There’s a proper day for Carbonada en Zapallo in Argentina, a rich meat, vegetable and fruit stew served in a gutted gourd. That would be July 9, Independence Day, and winter down under.
The dish is a riot of colours, flavours and crazy ideas that sounds incongruous. Meat and potato are at the heart of many a stew and throwing in red and green peppers and carrots don’t sound too wild. But this stew is served inside a pumpkin. And it gets even more bonkers. Corn…still on the cob. In the stew! I know, logistically it sounds tricky to eat, but we’ll soon see the benefit. And just in case this dish was not sufficiently whacky for your taste, we’ll throw in…wait for it…fruit. Chopped green grapes, peaches and pears.
These ingredients are traditionally combined and loaded into an Argentine pumpkin. Not the New England orange jack-o-lantern kind, to be fair, but the ripple-skinned green kind with delicious, stringy yellow flesh (sometimes called Cinderella or Cheese pumpkins). Then, we do not bake the stew-filled-pumpkin in our oven, on a tray covered with baking paper. No, no. In the manner of the Argentine cowboys, we bury it in coals (hence the name "Carbonada") and allow it to cook and meld and melt together into a heavenly goo.
The history of Carbonada
Carbonada dishes may draw their name from two possible origins. The most logical is that they are cooked in buried coals. But some theorize that they were served at a coal mine in Chile, hence their name (they are traditional in various South American countries). I think the coal theory makes the most sense.
Argentine gauchos specialize in several cooking techniques that we could term “laissez-faire”. Set up meat and heat and leave it alone, while you go about your work. This is a great example. Gather chopped meat, vegetables, starch and fruit, put it in a broth inside a hollowed-up pumpkin. Pop the top of the pumpkin back on, to seal, then buried in hot coals. By the time you return from work, the sun setting on the horizon, all you need to do is dig, and you’ve got a hot, wholesome meal with all the food groups represented.
How to make Carbonada
In order to prepare a delicious Carbonada, step one is to make the stew and in a rather traditional manner. All recipes call for a stock pot on a stove top. A stew of the meat begins with flavour enhancers: dry-roasted cumin and coriander seeds, then chilis, which you then pulverize. Then I fry up the meat (beef), removed it when browned, then add all the veg (sweet potatoes, new potatoes, tomato, lentil, garlic, pepper, onion). When these soften, I throw in chopped corn on the cob, cut into third-lengths. Then in goes the meat again, and the chopped fruit, and the pulverized spices. What we’ve got now is a solid, multifaceted stew. But it becomes Carbonada when we slide portions into the hollowed, gently-baked pumpkins.
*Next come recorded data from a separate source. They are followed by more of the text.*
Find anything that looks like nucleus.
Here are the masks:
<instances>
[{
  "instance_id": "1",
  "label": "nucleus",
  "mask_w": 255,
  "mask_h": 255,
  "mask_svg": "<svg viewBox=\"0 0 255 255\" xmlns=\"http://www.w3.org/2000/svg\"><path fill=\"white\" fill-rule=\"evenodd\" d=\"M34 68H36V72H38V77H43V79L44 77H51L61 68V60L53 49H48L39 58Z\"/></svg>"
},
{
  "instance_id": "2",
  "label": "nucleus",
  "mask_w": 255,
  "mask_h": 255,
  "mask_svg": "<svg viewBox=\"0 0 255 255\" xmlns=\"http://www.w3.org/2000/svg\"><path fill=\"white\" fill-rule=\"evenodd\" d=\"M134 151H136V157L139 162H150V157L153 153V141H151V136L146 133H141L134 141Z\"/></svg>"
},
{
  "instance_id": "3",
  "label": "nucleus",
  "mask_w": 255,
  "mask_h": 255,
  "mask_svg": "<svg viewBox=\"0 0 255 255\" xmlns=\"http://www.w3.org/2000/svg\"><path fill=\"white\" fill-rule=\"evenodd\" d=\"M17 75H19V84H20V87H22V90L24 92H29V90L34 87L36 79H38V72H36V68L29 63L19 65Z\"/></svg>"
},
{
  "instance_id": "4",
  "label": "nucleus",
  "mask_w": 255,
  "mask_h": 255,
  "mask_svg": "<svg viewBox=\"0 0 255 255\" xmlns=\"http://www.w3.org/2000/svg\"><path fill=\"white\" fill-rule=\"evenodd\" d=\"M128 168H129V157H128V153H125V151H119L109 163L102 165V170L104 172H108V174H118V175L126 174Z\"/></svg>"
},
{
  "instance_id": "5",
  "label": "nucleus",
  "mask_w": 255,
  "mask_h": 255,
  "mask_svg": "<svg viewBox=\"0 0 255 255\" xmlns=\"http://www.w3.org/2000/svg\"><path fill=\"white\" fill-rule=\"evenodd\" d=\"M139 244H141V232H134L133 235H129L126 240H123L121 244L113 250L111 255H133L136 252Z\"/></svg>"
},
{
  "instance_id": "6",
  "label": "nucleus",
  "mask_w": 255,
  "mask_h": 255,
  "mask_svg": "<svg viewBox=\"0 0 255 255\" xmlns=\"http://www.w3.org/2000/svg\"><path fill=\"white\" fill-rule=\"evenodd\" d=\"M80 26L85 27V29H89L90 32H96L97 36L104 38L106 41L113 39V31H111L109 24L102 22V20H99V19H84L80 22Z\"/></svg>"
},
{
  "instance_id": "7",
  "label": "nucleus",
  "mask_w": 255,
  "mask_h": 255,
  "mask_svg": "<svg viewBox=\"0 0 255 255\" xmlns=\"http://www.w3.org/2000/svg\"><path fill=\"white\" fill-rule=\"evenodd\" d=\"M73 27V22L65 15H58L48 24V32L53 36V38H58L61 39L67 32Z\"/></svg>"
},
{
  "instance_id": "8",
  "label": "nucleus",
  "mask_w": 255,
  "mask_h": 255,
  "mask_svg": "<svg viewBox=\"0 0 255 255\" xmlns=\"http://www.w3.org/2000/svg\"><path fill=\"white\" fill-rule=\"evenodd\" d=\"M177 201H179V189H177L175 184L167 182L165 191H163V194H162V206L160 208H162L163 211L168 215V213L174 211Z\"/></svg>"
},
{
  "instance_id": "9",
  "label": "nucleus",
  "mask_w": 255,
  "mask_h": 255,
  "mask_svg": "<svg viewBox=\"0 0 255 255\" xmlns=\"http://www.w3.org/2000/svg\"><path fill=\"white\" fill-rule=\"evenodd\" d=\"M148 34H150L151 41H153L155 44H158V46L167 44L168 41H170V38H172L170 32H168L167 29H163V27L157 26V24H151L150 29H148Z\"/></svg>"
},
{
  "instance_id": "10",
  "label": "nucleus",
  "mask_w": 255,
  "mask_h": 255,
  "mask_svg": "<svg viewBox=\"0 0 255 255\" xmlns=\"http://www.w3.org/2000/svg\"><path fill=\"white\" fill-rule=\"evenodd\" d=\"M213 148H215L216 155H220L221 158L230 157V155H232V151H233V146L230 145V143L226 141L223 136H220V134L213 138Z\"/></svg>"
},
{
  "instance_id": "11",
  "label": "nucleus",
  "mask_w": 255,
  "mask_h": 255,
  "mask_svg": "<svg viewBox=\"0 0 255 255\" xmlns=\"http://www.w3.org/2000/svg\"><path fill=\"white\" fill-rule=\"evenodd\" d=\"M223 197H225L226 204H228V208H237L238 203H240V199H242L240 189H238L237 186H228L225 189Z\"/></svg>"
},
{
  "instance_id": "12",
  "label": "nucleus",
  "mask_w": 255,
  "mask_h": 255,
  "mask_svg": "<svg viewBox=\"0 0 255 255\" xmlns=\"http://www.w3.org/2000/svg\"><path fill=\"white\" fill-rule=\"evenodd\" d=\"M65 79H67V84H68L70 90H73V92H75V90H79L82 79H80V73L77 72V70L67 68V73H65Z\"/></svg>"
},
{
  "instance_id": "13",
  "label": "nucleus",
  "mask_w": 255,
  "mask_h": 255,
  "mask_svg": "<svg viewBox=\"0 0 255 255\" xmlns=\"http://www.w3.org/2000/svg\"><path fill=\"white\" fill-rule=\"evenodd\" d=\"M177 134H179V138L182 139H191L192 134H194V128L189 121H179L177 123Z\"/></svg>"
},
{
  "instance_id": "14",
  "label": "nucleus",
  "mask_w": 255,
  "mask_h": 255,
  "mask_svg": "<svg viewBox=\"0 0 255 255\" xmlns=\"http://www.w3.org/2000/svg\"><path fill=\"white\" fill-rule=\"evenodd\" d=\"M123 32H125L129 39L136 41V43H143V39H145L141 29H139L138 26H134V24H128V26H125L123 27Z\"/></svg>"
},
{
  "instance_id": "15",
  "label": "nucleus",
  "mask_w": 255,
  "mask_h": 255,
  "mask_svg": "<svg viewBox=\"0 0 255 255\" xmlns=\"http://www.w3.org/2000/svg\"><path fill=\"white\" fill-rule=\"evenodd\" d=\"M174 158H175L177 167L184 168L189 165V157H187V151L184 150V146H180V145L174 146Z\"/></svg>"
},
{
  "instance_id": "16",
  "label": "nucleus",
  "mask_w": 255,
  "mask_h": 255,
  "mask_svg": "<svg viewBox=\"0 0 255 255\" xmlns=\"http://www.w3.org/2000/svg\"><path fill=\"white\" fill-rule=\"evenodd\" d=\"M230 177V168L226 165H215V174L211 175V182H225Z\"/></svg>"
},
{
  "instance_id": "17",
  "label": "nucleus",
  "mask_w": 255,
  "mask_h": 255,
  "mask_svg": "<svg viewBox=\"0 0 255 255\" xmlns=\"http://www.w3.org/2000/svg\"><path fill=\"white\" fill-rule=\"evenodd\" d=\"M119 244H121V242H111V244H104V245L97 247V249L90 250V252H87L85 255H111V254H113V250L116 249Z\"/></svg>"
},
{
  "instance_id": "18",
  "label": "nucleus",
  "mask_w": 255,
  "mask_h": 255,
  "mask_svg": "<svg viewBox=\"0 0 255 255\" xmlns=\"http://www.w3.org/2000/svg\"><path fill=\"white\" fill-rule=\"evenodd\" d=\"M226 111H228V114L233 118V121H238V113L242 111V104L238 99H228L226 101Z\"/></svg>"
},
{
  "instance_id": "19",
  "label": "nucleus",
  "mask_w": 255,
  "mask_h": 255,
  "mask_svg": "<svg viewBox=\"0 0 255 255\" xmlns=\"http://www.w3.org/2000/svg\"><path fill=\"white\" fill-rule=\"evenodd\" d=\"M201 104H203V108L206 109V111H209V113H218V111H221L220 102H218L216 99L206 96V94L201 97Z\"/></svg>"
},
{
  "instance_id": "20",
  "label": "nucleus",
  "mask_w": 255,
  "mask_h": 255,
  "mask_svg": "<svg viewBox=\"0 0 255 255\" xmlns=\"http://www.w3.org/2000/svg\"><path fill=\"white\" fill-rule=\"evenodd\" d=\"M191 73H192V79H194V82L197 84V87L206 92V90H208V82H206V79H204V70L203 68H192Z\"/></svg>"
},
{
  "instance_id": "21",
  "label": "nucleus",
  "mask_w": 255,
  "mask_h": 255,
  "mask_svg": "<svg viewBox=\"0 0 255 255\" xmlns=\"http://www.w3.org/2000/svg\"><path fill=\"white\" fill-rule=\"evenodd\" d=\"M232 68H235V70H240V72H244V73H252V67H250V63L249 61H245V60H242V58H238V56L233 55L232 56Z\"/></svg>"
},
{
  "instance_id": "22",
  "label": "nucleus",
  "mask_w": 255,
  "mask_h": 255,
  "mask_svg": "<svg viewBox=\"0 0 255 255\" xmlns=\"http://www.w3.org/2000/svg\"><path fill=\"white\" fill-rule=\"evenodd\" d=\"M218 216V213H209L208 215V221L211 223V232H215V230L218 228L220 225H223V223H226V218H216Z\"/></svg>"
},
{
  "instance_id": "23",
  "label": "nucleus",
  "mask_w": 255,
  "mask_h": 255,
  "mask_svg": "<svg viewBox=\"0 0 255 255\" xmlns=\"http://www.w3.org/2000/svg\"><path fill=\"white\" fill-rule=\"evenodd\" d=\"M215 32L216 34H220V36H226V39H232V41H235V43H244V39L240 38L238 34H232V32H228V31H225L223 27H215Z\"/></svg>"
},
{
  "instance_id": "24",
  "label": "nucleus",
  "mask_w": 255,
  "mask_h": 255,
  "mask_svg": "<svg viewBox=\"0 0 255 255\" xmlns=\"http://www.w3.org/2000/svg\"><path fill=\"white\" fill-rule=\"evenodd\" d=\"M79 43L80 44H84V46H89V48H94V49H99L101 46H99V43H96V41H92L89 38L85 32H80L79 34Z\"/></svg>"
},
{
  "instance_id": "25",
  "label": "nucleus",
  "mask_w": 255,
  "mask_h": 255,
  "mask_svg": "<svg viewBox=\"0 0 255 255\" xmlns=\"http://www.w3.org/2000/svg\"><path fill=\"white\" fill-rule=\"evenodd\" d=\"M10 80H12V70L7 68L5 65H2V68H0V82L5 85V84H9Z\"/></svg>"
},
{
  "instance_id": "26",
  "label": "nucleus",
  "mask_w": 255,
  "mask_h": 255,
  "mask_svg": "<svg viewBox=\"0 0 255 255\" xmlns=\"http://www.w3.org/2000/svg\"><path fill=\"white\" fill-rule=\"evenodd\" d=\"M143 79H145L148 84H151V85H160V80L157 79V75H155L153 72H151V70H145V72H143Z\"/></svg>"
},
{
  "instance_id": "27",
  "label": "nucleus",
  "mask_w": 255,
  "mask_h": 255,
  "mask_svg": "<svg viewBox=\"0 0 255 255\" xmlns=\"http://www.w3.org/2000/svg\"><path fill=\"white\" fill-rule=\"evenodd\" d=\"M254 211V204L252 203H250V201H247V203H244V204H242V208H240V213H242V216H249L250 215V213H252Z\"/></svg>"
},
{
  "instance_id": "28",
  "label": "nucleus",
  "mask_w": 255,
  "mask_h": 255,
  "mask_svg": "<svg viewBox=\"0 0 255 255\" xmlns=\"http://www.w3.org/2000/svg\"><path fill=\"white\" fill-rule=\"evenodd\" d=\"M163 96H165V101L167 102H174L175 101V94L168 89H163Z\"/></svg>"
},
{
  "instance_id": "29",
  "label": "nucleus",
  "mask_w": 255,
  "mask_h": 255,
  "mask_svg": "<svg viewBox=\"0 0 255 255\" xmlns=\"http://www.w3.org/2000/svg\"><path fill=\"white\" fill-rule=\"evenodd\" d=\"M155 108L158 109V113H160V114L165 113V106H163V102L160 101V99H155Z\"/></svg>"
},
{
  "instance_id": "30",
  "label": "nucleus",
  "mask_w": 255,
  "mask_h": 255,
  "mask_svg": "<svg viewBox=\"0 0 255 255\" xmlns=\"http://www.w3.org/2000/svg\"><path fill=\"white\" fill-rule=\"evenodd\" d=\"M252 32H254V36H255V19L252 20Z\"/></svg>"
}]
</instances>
You want to hear next that I grabbed a shovel, headed to my backyard, and started digging. I had a bonfire going, and I scooped the red-hot ashes into it. I wrapped placed the top-on pumpkins, packed with stew, gently into the ashes, covered them with more ashes, and then threw on some soil to seal. I left them there for a good four to six hours, before gently unearthing them, like a hungry, culinary archaeologist, careful not to singe myself on any still-hot ashes. Then I wiped off each pumpkin and served to my guests.
But, dear reader, I did not. I’ll admit that I’m less hardcore than I’d like to be. So I covered the filled, closed pumpkins with foil and baked in an oven for four hours. The result was fragrant, exotic and delicious, the flavour of the butter pumpkin mingling with the stew. And best of all? No bowls to clean up!
It may not be as hardcore, but it’s a great recipe, nonetheless.